Charges may be applied for the time spent finding and retrieving records, and for any copying costs incurred in providing you with the material requested:

Search & Retrieval Charges

Click here for information on charges.

 

How does FOI affect schemes where TU Dublin charge a fee to see records?

Under FOI, records which are available under an existing scheme, free or for a fee, are excluded from the FOI Act.

Therefore those schemes continue unchanged, and people cannot use FOI as an alternative means of accessing that information.

 

Does a Requester get everything they ask for?

Access to information under the FOI Act is subject to certain exemptions.

Should TU Dublin decide to withhold information under any of these exemption provisions, the specific exemption clause which has been invoked will be clearly explained.

 

What form does a Requester get access in?

They generally gets access in their preferred form: viewing the original, obtaining copies (paper or electronic), or hearing/viewing audio-visual records.

 

What can a Requester do if they are not happy with the decision?

Under the Act, the person who has requested the information has the right to appeal TU Dublin’s decision to a more senior member of staff within the University than the staff member who made the original decision (referred to as an Internal Reviewer).

A Requester can ask for a review by the Office of the Information Commissioner if the decision is still not satisfactory.

The Information Commissioner's decision in this instance is binding.

However there is a right of appeal to the High Court on a point of law.

 

What is a record?

Under the FOI Act, a record includes any papers, memorandum, text or other document, any photograph, film or recording or any form in which data are held (whether manual, mechanical or electronic), and anything that is a part or a copy, or a combination of the foregoing.

 

Is an e-mail a record?

E-mail is a record for the purposes of the Act.

 

What about deleted e-mails?

Provided they are not stored in a back-up system, deleted e-mails may be considered as no longer in the possession of the University.

 

Are electronic copies of documents covered?

Yes, the definition of a record includes any form in which data is held and information in machine readable form.

 

What about draft records?

Drafts of any document, whether in paper or electronic form, are records under the Act.

The question of whether or not part or all of the record may be exempt will depend on the content of the record and the consequences of its release.

 

What about copyright records?

The first question is whether or not they contain any exempt matter (e.g. trade secrets or commercially valuable information).  If they can be released, they can only be viewed rather than copied.

 

How long have records to be kept for?

The FOI Act says nothing about how long to keep records, it simply sets out the rules of accessing records which exist.

TU Dublin's Data Protection Policy provides guidance for retention and destruction of records.
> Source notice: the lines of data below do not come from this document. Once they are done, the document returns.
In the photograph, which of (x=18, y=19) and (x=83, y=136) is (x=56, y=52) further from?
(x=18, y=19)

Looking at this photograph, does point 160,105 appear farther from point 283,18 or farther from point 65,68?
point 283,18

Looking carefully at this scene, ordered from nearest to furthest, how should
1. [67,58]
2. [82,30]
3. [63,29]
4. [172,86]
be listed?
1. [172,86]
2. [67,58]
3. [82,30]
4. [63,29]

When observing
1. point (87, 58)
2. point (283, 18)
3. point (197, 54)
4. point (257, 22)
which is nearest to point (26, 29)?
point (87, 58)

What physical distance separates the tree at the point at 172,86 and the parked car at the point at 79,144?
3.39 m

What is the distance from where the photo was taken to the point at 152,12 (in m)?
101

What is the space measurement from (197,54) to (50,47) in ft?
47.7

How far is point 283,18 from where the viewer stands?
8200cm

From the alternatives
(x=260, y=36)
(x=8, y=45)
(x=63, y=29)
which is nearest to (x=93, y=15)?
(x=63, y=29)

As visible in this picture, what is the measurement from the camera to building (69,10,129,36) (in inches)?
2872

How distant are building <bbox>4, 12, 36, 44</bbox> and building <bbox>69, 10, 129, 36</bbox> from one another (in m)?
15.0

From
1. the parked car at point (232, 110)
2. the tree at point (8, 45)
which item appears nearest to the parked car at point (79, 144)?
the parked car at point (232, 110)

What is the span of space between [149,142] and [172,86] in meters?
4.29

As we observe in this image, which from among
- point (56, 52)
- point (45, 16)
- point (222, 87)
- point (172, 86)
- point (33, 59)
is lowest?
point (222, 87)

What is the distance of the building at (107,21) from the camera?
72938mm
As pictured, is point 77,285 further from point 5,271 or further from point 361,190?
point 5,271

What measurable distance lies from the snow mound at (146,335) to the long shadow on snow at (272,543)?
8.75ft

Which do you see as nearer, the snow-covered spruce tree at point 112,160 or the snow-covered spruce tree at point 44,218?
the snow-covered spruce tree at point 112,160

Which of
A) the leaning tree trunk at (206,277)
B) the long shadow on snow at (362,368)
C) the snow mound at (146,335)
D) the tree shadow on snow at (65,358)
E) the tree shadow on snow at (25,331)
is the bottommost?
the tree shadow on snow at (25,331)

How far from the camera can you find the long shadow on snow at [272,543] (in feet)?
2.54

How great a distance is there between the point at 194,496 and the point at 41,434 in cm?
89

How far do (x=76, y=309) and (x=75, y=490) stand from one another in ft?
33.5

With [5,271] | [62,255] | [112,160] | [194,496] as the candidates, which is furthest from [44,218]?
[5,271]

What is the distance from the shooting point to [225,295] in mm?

The University’s Data Retention Schedule is currently under development.

 

Who in TU Dublin will make the decisions to release records?

TU Dublin has staff who are delegated Decision Makers authorised to make decisions and review decisions under the FOI Act.

In cases of an appeal, a staff member at an equal or equivalent grade as the original Decision Maker will be constituted to review the original decision and make a recommendation thereon to the President.

 

How much time is there for TU Dublin to respond to a request?

Any person may make an FOI Request under the FOI Act, and TU Dublin must normally respond within 4 weeks (20 working days) after acknowledging the request. A request should be acknowledged within 10 working days.

In the case of large and/or complex requests this timeframe may be extended by a further 4 weeks.

Requests for an internal review / appeal of a FOI decision must be responded to within 3 weeks.

 

What happens if the TU Dublin response goes over the time limit?

The request is deemed to have been refused, or the original decision affirmed (if a review). This decision is then reviewable.

 

Can anyone ask for reasons for decisions?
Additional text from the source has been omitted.